Yaşanan krizin kronolojisi, çağdaş kapitalizmin baş döndüren uluslararası finans ağının ve sisteminin yapısının; teknik donanım babında olabildiğince girift, uygulamaları babında ise olabildiğince primitif [emperyalist (1)] olduğunu gözler önüne sermektedir. Krizin işaretlerini vermesi, zuhur etmesi, piyasayı sarsması ve ardından ‘derinleşerek’ önce bölgesel sonra küresel olarak yayılması insanoğlunun iktisat tarihinde ‘nev zuhur’ bir vakıa olarak durmaktadır. Brezilya, Rusya, Tayland, Avrupa ve Amerika’yı birbirine ‘finans akışıyla’ bu denli bağlamayı başaran ‘sinir sistemi’nin içinde yaşanan krizler salt kapital hareketleriyle açıklanmayacak kadar derin bir yapı durumundadır. Bu derin yapının ‘görünen’ siyasi iktidarlarının dışında, yine bu iktidarların kurduğu kurumlardan olan ve krize ilk müdahaleyi yapan IMF ve Dünya Bankası’nın bu müdahaleleri ne denli yaraya merhem olma niyetiyledir?

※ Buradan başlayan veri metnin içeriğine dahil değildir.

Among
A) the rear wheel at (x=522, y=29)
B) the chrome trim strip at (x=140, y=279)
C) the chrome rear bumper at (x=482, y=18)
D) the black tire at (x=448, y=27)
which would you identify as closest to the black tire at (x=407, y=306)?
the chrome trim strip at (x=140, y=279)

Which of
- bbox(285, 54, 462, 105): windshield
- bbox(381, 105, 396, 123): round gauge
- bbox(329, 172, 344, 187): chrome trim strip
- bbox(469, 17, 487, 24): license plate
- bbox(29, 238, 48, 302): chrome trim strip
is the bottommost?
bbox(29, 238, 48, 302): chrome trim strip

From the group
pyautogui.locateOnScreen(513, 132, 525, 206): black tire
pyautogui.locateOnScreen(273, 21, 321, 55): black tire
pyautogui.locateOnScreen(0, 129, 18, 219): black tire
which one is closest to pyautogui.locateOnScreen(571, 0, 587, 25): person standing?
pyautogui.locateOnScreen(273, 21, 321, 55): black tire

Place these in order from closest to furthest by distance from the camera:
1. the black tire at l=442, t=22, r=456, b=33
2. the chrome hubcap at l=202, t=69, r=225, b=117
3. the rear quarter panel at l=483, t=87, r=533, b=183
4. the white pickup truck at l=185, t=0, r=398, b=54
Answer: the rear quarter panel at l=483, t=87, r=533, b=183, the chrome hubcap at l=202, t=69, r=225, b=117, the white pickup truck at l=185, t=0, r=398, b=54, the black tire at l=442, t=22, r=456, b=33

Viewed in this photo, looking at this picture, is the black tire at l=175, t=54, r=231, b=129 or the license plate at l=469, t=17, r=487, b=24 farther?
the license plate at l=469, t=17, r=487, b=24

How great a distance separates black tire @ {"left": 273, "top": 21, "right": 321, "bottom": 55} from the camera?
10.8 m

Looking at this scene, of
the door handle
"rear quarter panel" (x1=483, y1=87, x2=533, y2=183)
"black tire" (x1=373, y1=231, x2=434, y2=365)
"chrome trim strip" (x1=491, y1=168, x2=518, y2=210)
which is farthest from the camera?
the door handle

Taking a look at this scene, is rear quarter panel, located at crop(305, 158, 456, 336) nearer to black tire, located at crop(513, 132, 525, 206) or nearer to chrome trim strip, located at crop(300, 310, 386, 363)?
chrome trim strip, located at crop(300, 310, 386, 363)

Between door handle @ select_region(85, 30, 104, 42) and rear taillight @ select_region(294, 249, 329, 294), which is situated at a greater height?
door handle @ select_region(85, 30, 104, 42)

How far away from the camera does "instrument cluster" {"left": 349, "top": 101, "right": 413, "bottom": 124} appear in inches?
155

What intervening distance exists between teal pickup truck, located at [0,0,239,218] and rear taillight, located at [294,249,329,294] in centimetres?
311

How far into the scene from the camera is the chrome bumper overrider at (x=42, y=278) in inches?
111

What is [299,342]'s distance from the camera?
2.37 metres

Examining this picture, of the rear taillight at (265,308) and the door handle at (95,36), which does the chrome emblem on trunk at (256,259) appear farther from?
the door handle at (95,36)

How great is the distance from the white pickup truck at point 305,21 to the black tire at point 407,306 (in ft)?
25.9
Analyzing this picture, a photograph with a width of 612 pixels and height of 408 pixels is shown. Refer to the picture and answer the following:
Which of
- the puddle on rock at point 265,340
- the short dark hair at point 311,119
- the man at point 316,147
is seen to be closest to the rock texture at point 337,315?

Başka bir ifade ile bizzat ‘merkez’ siyasi gücün gölgesi altında çalışan bu kurumlar ne denli bağımsız hareket edebilirler. Nisan 2002’de geçen dönemki IMF Başkan yardımcısı olan Fisher’in ‘IMF bir avuç teknokratın kurumudur. Mesela benim gibi. LSE ve Yale mezunu, MIT hocası, Merill Lynch yöneticisi, bildiğini okuyan bir kaç teknokrat…biz program uygulatırız…babalık yapmak bizim işimiz değil ..’(2) açıklaması tam da kriz kronolojisindeki IMF tavrını anlatıyordu. Bu tarz, 19. yy.’ın ikinci yarısında Britanya’nın “medeni güçler serbest ticaret için gerekli olan kurumsal ticaret usulünü dünya uluslarının yerel iktisadi bünyelerine dayatmalıdırlar” felsefesini hatırlatmaktadır. Harvard ve BM iktisatçılarından ‘borç hekimi’ lakabıyla bilinen Sachs  bu tavır için; ‘İngilizlerin Osmanlı ve Mısır içine bizzat müessese halinde iktisadi kurumlar koyması gibi, IMF de dünyada gelişen 75 ayrı devlet ekonomisinin -yaklaşık olarak 1.4 milyarlık bir nüfusun- içine kendi görevli iktisatçılarını yerleştirmiş durumdadır. Bu hükümetler IMF görevlilerine danışmadan ciddi hiçbir iktisadi karar alamazlar. Bu ülkelerde IMF yetkililerinin geliş-gidişleri gazete manşeti olur… IMF, finansal ortodoksiye sadık, borçlu ülkeleri kreditörlere kurban etmeye hazır, duman çıkan yere benzin döken bir yapıdır’ (3)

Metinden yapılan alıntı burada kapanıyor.